■ Data segment ■
● ● ● ● ●

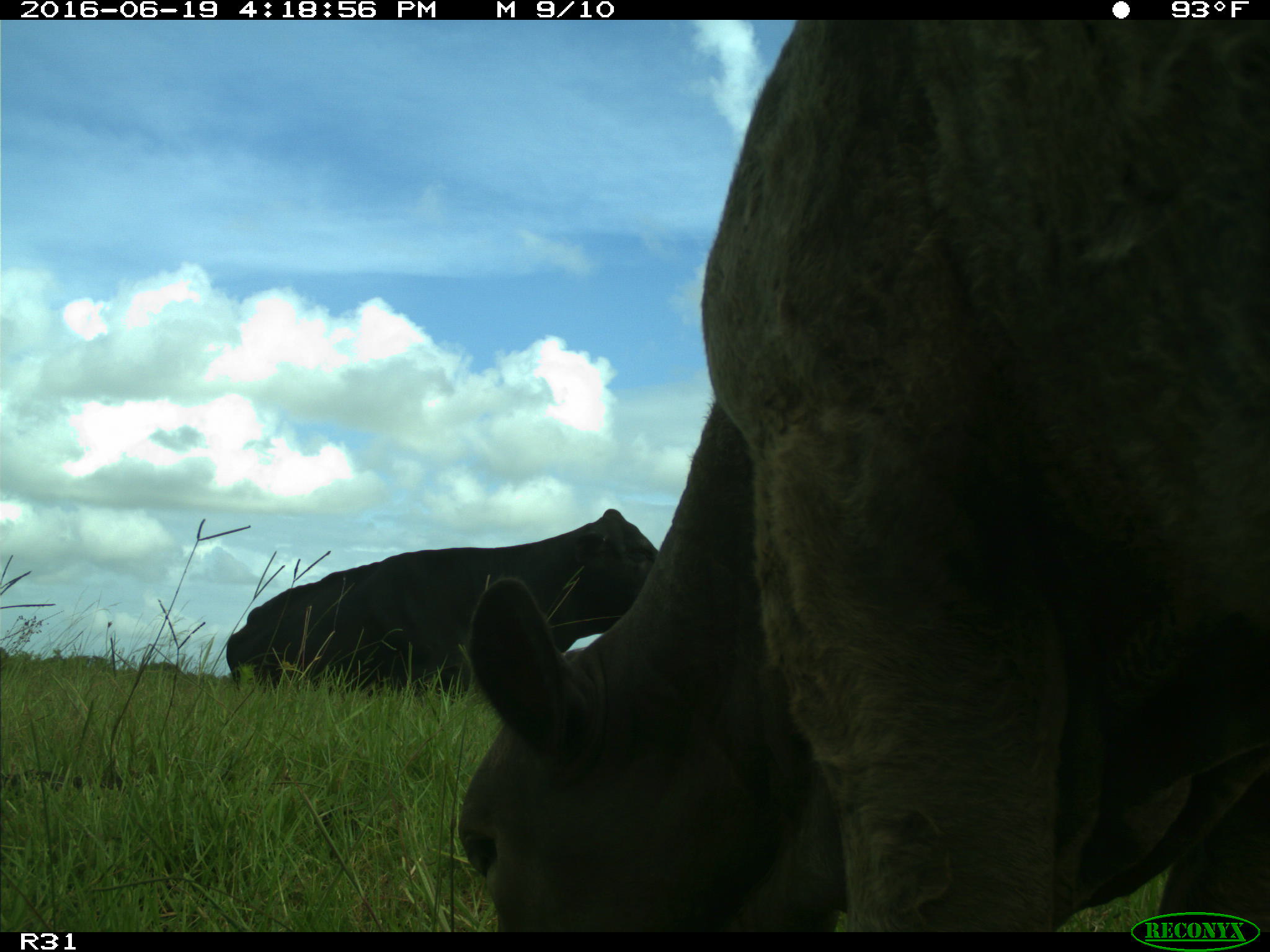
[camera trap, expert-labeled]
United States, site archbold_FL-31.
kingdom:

● ● ● ● ●

■ Aim of the task ■
The whole listing should be retyped word for word; none of its pictures belong in the copy.

■ Written solution ■
[camera trap, expert-labeled]
United States, site archbold_FL-31.
kingdom:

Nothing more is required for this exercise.